Brief descriptive captions:
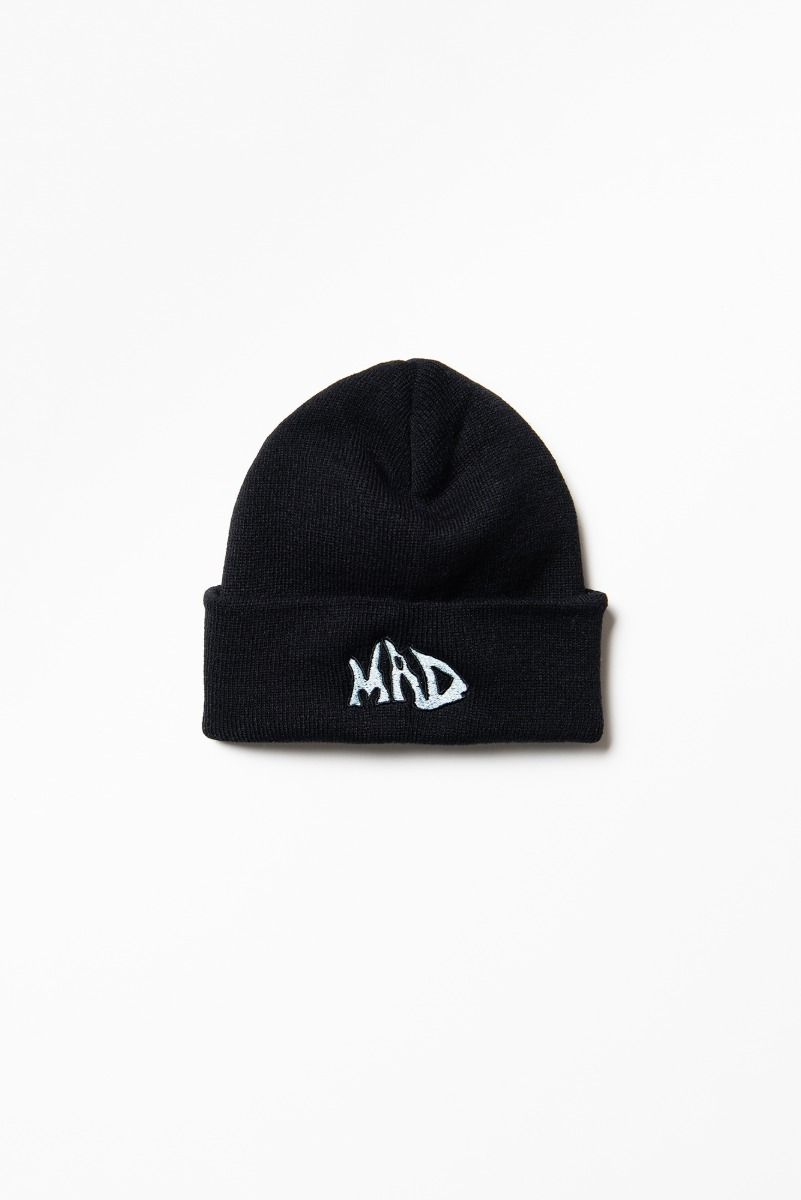 "LOCALS ONLY Logo Beanie ""Black"""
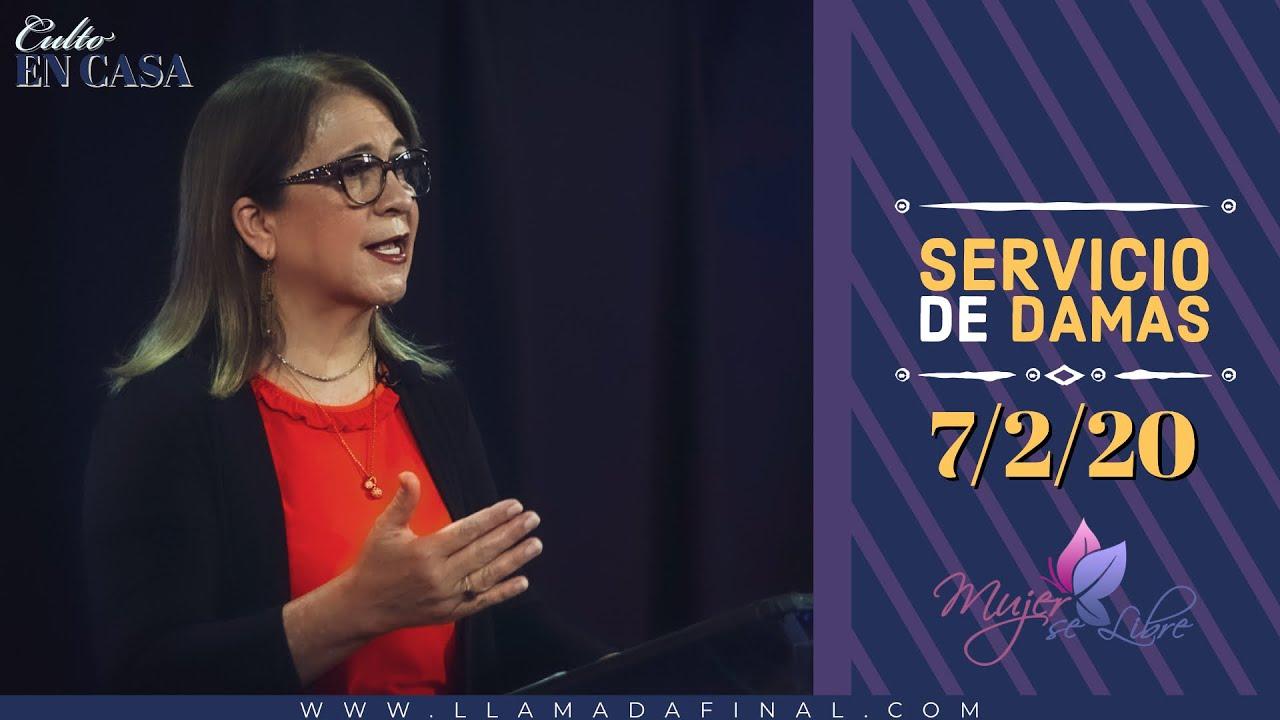 Mujer Se Libre | Pastora Martha J. Azurdia | www.llamadafinal.com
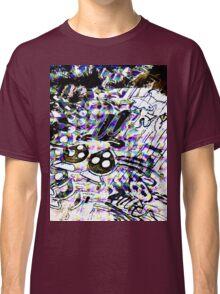 Skatey Trippy Classic T-Shirt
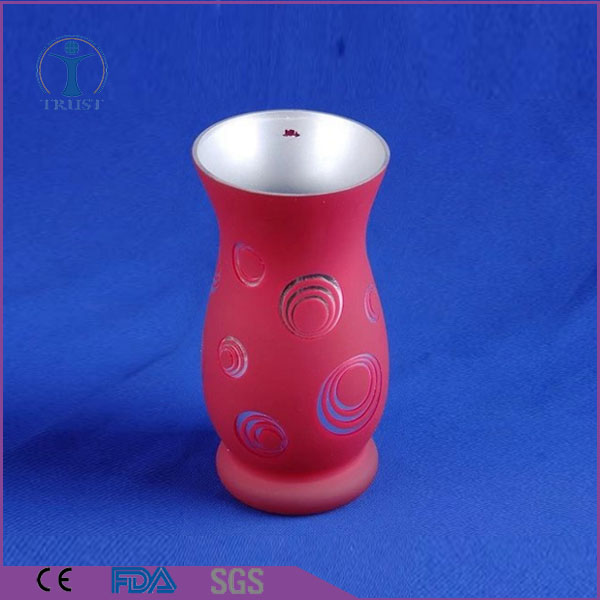 Wholesale Home Decor Machine Made High Quality Customized Decal Glass Trumpet Vase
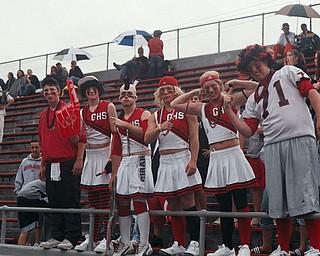Girard Indian fans cheering on their team Patrick Rhodes, Aaron Macklin, Ryan Trimbur, Nate Sell, Dan Gainey, Ron Rhodes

Your goal:
With the pictures removed, print the entries above exactly.

Expected answer:
 "LOCALS ONLY Logo Beanie ""Black"""
 Mujer Se Libre | Pastora Martha J. Azurdia | www.llamadafinal.com
 Skatey Trippy Classic T-Shirt
 Wholesale Home Decor Machine Made High Quality Customized Decal Glass Trumpet Vase
Girard Indian fans cheering on their team Patrick Rhodes, Aaron Macklin, Ryan Trimbur, Nate Sell, Dan Gainey, Ron Rhodes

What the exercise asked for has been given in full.